In fact, in many ways this book, which was written in the mid 1990’s, is the cultural predecessor  to many of the so-called new atheist books that began to be published 10 years later.  It is dealing with many of the same issues (the supernatural, the soul, arguments for why belief in such things is not justified) as many more recent books (and some older ones, of course), and it is clear that Humphry has had some influence on at least Dennett and Dawkins, if not other comparable social commentators.

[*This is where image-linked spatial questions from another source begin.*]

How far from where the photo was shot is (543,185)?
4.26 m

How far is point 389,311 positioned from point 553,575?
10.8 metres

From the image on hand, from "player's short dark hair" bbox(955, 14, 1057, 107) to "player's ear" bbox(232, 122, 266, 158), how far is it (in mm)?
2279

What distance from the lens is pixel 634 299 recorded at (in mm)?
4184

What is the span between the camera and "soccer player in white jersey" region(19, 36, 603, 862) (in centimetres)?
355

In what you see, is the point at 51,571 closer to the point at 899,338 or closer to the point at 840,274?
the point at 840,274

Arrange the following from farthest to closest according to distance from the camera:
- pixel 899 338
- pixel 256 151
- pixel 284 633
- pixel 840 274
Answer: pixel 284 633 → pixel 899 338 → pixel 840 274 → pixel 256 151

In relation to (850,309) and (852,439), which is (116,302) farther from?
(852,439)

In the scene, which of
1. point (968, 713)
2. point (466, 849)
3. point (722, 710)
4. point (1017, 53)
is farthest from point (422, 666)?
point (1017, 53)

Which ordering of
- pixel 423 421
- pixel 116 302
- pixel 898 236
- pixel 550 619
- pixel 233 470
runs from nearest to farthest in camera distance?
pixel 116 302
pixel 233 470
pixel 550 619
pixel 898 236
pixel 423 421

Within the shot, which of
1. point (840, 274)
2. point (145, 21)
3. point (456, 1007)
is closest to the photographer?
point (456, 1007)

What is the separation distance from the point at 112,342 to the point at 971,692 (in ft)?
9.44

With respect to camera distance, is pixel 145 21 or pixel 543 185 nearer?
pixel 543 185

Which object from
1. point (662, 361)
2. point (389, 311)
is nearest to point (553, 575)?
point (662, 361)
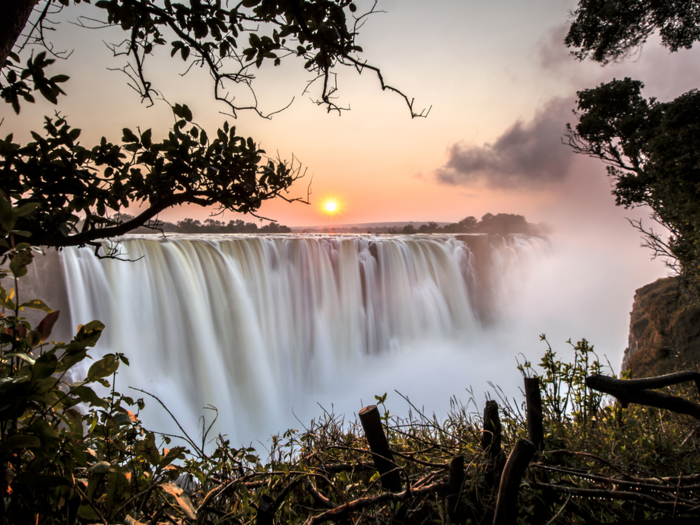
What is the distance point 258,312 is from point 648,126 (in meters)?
11.7

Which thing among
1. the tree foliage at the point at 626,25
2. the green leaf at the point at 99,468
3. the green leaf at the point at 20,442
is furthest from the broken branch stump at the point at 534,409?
the tree foliage at the point at 626,25

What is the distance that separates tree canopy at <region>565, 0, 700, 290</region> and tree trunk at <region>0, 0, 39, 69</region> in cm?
845

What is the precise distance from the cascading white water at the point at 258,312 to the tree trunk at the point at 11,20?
6863mm

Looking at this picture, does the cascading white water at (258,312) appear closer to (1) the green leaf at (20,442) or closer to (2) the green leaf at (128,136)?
(2) the green leaf at (128,136)

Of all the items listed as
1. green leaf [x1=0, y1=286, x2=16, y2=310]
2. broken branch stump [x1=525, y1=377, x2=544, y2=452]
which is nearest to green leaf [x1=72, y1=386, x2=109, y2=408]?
green leaf [x1=0, y1=286, x2=16, y2=310]

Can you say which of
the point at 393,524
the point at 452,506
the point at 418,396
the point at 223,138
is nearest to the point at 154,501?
the point at 393,524

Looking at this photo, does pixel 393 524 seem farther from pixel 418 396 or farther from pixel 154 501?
pixel 418 396

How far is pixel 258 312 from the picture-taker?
10008 mm

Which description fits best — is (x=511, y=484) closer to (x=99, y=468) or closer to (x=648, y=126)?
(x=99, y=468)

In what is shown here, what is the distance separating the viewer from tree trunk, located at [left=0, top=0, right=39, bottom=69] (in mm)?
1410

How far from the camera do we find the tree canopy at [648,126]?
5.76m

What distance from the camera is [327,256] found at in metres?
12.3

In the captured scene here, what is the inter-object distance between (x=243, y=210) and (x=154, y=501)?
1693mm

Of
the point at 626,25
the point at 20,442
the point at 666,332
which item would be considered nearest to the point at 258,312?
the point at 20,442
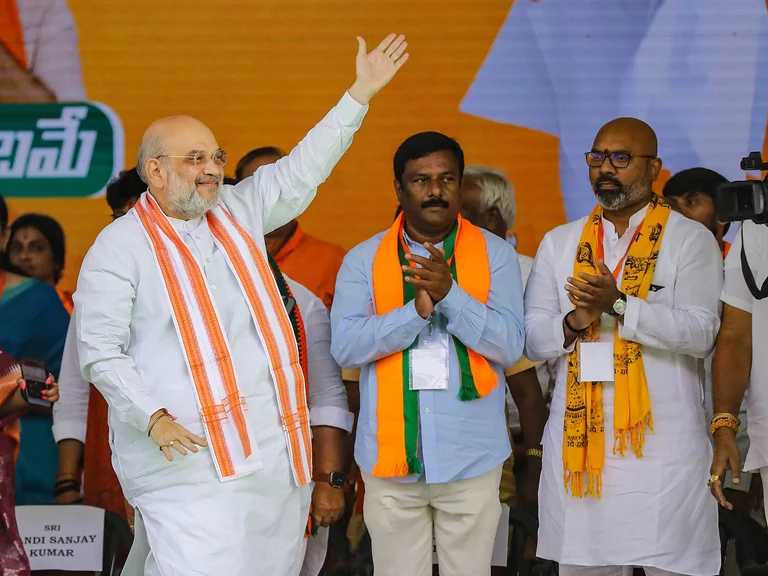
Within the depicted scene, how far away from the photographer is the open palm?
3.69 metres

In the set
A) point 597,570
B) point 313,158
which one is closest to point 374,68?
point 313,158

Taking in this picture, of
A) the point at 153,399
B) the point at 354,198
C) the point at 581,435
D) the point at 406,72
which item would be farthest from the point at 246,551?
the point at 406,72

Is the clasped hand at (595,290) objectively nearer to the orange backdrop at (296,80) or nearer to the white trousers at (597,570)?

I highly recommend this wonderful book to anyone and everyone, especially if you believe, or think it is good or respectable to believe, in the paranormal.  I also look forward to reading more of his work in the future, as he has books on consciousness as well, which is a topic which interests me as well.

I will leave you with this:

"An Experiment on a Bird in the Air Pump," by Joseph Wright of Derby

The painting is generally regarded as having been intended as a commentary on the scientific Enlightenment.  But I suggest we might more pointedly take it to be a picture of the vanity of the paradise promised by religion and the paranormal.  For it is they, not science, which if they had their way would pump from the world the elements on which life has taken wing.  They, not science, which by blurring the distinction between life and death, destroying the grounding of one mind in one body, confusing issues of personal responsibility, and undermining privacy, would rob the world of the oxygen of individuality on which all things bright and beautiful–natural and cultural–have relied for their creative energy

(From page 224)

For full context of this quote, you will have to read this book.